Mesmo a relativa inexperiência e as dificuldades em se destacar num mercado que contava com bandas tão fortes quanto Raimundos e Charlie Brown Jr. não conseguiram desviar a rota do Superfly (o nome é homenagem ao filme policial de blaxploitation cuja magistral trilha foi feita por Curtis Mayfield) rumo ao sucesso: num acontecimento absolutamente espontâneo, a eletrizante música Sozinha acabou virando tema do programa de esportes radicais Caminhos da aventura, da apresentadora Dani Monteiro. Ela está lá novamente, em O vôo da mosca, como faixa bônus de encerramento. Mas o novo disco traz uma nova banda, escolada por shows nos mais diferentes palcos - de pátios de colégios ao Festival de Verão de Salvador - e bem diferente daquela banda do primeiro disco. Para alçar esse seu Vôo, o Superfly teve seis meses inteiros para compor e gravar. Assim, passava dias inteiros em um estúdio no bairro soteropolitano da Pituba, ouvindo e fazendo música. De manhã, os discos rolavam no CD player - Bossacucanova e Gilberto Gil conviviam com as guitarras dos americanos do Incubus na maior paz, enchendo as cabeças dos rapazes de idéias miscigenadas, que acabaram por encontrar eco nas músicas de o Vôo da mosca (título que faz referência ao nome da banda, mas foi tirado de um antigo choro de Jacob do Bandolim).

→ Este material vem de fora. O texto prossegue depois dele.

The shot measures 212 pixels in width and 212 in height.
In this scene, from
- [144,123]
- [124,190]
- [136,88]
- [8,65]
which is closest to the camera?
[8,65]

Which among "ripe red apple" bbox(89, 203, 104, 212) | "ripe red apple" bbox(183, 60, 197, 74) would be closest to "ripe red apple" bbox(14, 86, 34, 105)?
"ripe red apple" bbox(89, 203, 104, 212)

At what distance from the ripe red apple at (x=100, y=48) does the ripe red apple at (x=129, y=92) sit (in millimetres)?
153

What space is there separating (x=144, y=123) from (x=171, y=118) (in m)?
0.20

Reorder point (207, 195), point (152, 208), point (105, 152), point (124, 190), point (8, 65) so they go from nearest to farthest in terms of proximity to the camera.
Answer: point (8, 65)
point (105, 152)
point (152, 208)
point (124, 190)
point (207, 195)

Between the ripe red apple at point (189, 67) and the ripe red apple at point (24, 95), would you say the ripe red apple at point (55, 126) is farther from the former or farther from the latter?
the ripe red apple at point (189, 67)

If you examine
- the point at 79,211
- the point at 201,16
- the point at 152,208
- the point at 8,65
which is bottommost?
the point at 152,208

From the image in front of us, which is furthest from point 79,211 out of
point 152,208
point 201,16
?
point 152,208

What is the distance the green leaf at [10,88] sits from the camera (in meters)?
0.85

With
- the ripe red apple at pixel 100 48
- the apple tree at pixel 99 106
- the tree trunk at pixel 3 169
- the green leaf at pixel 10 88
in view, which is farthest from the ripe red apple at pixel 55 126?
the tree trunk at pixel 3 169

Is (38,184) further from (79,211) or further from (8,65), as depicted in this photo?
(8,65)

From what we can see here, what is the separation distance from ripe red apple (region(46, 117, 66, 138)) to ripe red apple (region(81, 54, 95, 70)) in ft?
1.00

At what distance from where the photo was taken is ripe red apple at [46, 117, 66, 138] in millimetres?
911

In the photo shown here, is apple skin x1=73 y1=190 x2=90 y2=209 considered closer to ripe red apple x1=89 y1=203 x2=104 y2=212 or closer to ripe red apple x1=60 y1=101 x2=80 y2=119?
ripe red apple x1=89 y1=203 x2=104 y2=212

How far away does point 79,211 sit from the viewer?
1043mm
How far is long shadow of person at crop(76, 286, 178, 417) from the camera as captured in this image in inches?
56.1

No processo de mutação da super mosca baiana, as músicas foram ficando mais longas que de costume (sempre com mais de três minutos de duração) e instrumentalmente mais ricas, com elementos de psicodelismo, bossa, funk, baião, heavy metal e o que mais coubesse na estética do Superfly - um resultado típico de uma banda em que a composição de todas as faixas é feita de forma coletiva. Sal e mar, a faixa de abertura, por exemplo, começa praieira, à la Dorival Caymmi, e depois surfa nas ondas de chumbo do rock pesado californiano. Já as melodias do novo Superfly ganharam asas e voaram na direção do sertão, onde também se encontrou a inspiração para as letras. A de Seu Antônio surgiu instantaneamente na cabeça de Bruno, como a de todo bom repente. Já a da balançada porém tensa Lembranças veio da observação do sofrimento e da beleza do povo nordestino. A temática regional se mantém em outras faixas como Véu de prata (um poema musicado), Cabeça de cera (a que traz mais influências da música de umbanda, mixadas com boa dose de heavy metal), Canal d´Oxum e Sinhá (que traz samples de trechos de Morte e vida severina, da minissérie de TV baseada na obra de João Cabral de Melo Neto).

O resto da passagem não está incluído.